> Text section
+ + +

APBA3/Mint3 (X11L2) is a multifunctional Golgi-associated adaptor protein that couples vesicular trafficking decisions to metabolic and immune signaling (PMID:19726677, PMID:17959829). Through its PTB domain it binds the intracellular YENPTY motif of APP via Tyr-682, marking APP-containing vesicles for export from the trans-Golgi network along the basolateral/cell-surface route rather than the endosomal/lysosomal route, thereby suppressing amyloidogenic Aβ generation (PMID:10049767, PMID:17959829, PMID:23965993); this Golgi trafficking activity is linked to GTP-loaded Rab6A, which binds the complete PTB domain and co-localizes with Mint3 and APP at Golgi membranes (PMID:16207088, PMID:20447381). Its tandem PDZ domains direct other cargoes, retrieving internalized MT5-MMP to the plasma membrane via its C-terminal EWV motif and retaining Furin at the TGN (PMID:14990567, PMID:18544638). In parallel, the intrinsically disordered N-terminal region of Mint3 (core residues 78–88) directly binds and constitutively inhibits FIH-1 in an oxygen-independent manner through a coupled folding-and-binding mechanism, blocking FIH-1-mediated hydroxylation of HIF-1α Asn803 and sustaining normoxic HIF-1 transcriptional activity to drive Warburg-type glycolytic ATP production (PMID:19726677, PMID:34655613). Genetic deletion in mice establishes this FIH-1–HIF-1 axis as the basis of a cell-type-specific role in macrophage energy metabolism, with knockout animals showing reduced glycolysis, cytokine production, and resistance to LPS-induced septic shock (PMID:21778228). This glycolytic program supports inflammatory monocyte chemotaxis and VEGFA-driven endothelial E-selectin expression that promotes cancer cell extravasation and metastasis (PMID:28507122), and in tumor cells the Mint3–HIF-1 axis sustains proliferation through SKP2 induction and protects against chemotherapy-induced energy stress (PMID:32826949, PMID:38081808). Independently of metabolism, Mint3 promotes K63-linked polyubiquitination of TRAF3 and STING to enhance IRF3 activation and type I IFN antiviral responses (PMID:27698125, PMID:40254147).

Mechanistic history

Synthesis pass · year-by-year structured walk · 14 steps
  1. 1999 Medium

    Established APBA3 as a direct binding partner of APP, defining its candidate role in APP biology before any trafficking function was known.

    Evidence GST pull-down and reciprocal Co-IP of the PTB domain with the APP intracellular domain

    PMID:10049767

    Open questions at the time
    • Functional consequence of the interaction not addressed
    • Domain mapping to specific APP motifs not yet resolved
  2. 2004 High

    Showed the PDZ domains can engage cargo independent of the PTB/APP axis, expanding Mint3 to a multi-cargo adaptor that controls surface recycling.

+ + +

[Slide chart reasoning data]
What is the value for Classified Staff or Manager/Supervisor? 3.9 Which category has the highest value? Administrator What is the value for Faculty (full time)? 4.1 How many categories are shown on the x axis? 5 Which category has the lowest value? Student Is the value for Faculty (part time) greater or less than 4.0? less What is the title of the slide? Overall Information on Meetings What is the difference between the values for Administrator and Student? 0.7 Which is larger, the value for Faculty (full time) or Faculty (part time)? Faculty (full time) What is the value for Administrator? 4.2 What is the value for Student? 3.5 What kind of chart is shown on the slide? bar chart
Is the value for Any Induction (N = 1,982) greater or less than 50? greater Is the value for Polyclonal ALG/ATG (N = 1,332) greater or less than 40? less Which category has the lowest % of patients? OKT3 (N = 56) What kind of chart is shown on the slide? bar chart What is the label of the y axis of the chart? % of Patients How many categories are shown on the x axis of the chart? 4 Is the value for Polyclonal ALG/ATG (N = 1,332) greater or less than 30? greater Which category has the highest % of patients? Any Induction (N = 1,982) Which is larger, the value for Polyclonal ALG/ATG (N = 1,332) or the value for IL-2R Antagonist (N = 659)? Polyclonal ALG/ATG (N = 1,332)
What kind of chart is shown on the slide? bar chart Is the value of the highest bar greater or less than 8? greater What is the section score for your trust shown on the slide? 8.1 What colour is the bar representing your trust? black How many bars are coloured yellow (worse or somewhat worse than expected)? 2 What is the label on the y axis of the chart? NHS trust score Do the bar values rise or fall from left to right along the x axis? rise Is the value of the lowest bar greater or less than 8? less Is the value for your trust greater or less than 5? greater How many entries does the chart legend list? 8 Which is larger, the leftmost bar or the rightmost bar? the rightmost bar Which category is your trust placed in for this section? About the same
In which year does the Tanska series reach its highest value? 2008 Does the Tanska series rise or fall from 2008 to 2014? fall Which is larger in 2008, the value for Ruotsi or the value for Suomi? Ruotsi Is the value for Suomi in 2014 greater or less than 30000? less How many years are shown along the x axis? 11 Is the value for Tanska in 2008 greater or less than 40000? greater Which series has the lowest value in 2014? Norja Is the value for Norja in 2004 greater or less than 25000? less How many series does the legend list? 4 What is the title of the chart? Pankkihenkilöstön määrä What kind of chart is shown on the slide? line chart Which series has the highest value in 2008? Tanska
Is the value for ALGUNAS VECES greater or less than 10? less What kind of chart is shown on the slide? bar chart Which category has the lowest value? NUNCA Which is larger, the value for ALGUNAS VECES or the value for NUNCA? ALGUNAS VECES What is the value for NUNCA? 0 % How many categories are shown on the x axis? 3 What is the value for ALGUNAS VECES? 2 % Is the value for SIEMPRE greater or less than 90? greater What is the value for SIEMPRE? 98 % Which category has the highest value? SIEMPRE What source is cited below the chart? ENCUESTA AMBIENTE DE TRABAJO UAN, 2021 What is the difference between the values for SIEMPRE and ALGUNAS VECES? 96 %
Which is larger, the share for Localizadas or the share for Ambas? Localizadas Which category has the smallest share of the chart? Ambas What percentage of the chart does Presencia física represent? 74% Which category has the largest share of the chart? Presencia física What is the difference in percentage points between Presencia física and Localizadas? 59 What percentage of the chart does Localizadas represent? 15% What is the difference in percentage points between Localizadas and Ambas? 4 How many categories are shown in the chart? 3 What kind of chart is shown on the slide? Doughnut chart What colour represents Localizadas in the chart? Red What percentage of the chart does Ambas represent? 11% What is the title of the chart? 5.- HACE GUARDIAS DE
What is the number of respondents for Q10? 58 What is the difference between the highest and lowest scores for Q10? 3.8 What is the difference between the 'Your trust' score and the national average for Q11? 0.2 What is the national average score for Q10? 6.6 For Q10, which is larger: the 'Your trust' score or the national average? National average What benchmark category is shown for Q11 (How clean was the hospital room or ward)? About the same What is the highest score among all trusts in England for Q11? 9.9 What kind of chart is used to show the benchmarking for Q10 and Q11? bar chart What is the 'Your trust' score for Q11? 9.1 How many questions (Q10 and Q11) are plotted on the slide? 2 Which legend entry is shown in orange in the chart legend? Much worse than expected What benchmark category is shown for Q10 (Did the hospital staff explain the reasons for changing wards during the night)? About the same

+ + +

> Task requirements
A: Retype the part of the APBA3/Mint3 text between "Showed the PDZ" and "controls surface recycling.", inclusive.
B: Answer these questions from the APBA3/Mint3 text:
(i) Through which APP residue does the PTB domain bind the YENPTY motif?
(ii) Which residues form the core of the N-terminal region that binds FIH-1?
(iii) Which two methods provided the evidence for the 1999 step in the mechanistic history?

> Task responses
A:
Showed the PDZ domains can engage cargo independent of the PTB/APP axis, expanding Mint3 to a multi-cargo adaptor that controls surface recycling.

B:
(i) Tyr-682
(ii) Residues 78–88
(iii) GST pull-down and reciprocal Co-IP of the PTB domain with the APP intracellular domain